Judas and God’s Mercy
In this episode of Christian Mythbusters, Father Jared breaks the myth of the betrayal of Judas and the depths of God’s mercy. You can hear Christian Mythbusters in the Grand Haven area on 92.1 WGHN, on Wednesdays at 10:30am and Sundays at 8:50am. You can also subscribe to the podcast on Apple here.
The transcript of the episode is below, or you can listen to the audio at the bottom of the post.
This is Father Jared Cramer from St. John’s Episcopal Church in Grand Haven, Michigan, here with today’s edition of Christian Mythbusters, a regular segment I offer to counter some common misconceptions about the Christian faith.
Today is Wednesday in Holy Week, which also has another name in the tradition of the church, “Spy Wednesday.” It is called this because it was on this day that Judas betrayed Jesus to the Sanhedrin. Judas snuck into the night, behind the backs of his Lord and his fellow disciples, and—just like a spy—crossed over into enemy lines. Only, by betraying Christ to the religious authorities, it was revealed that Judas was not working on the side of the kingdom of the Messiah but, instead, on the side of the religious and political forces that were conspiring to kill the Messiah.
And so, on this week, I thought it might be a good opportunity to break some of the myths around Judas, his betrayal of Christ, and the depths of God’s mercy.
What’s interesting is that when you look at all of John chapter 13, the chapter from which today’s Gospel comes, you see a larger story. The chapter tells of the disciples arriving in the upper room, of each of them walking by the basin for foot washing and waiting for a servant to come in and do that. No one does, though, and so Jesus himself rises from the table, takes off his outer garment, and washes everyone’s feet. Jesus said it was a symbol of how much he loved them, and he told them—and us—to go and do likewise.
After the foot washing there is some back-and-forth discourse between the disciples and Jesus, resulting in Judas abruptly leaving the table as he goes out into the night to betray Christ.

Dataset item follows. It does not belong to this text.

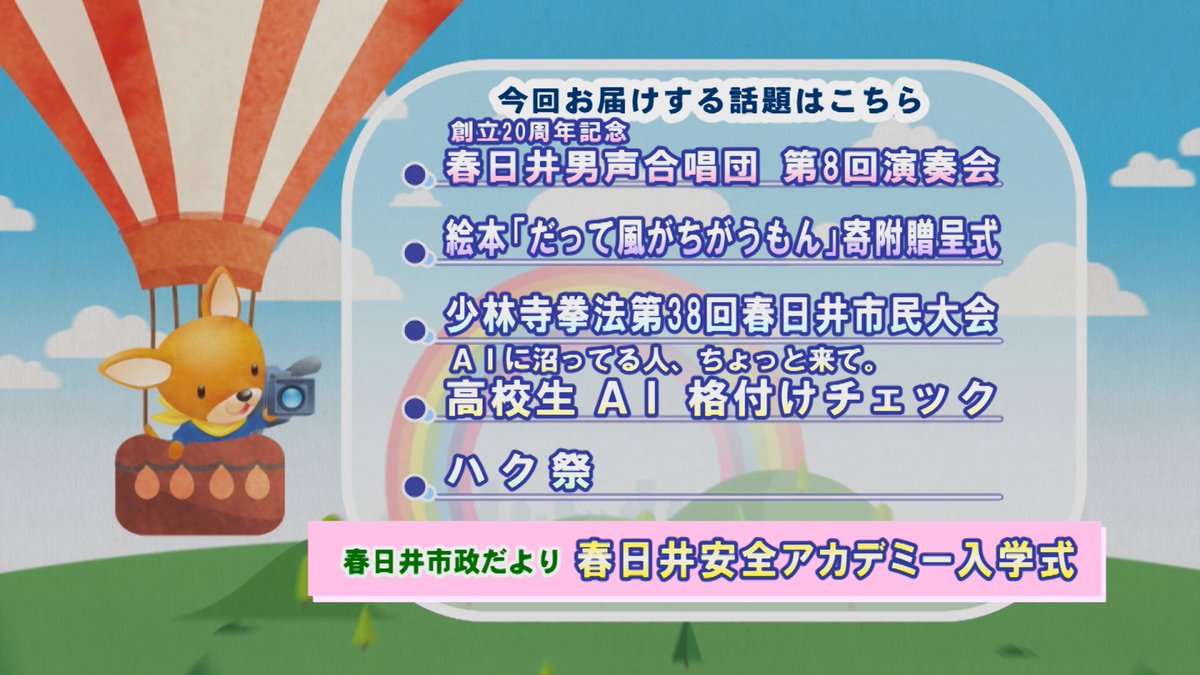 CCNet_KASUGAI tweet picture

So, if you are paying attention to the order of things in this story, what you will realize is that Jesus would have washed Judas’ feet. One by one, Jesus washed the dusty and dirty feet of each one of his followers and at some point, he came to the feet of Judas.
Jesus knew what Judas had in his heart, that Judas had decided to betray Jesus to the religious leaders for thirty pieces of silver—and, as well, perhaps, for the satisfaction of knowing you are right and someone else is wrong (which is sometimes more valuable to us). And yet still Jesus took each one of Judas’ feet in his hands and lovingly washed the dust and the dirt off of them, probably longing to wash the fear and sin and mistrust from Judas’ heart as well, if only he could.
In the All Souls’ Chapel of our parish, there is an icon to the left of the altar called the Anastasis, or the “Raising Up.” It is the traditional Easter icon in the Orthodox church. You might think, looking at the Anastasis, that this is an icon of Jesus’s resurrection, but it’s not. It is actually an icon of Jesus breaking down the doors to hell itself to raise up those who died before he came. And so, in the icon, Jesus descends to the dead and he lifts Adam and Eve out of their graves to bring them to paradise. This is the doctrine of the “Harrowing of Hell” the day before Easter Sunday.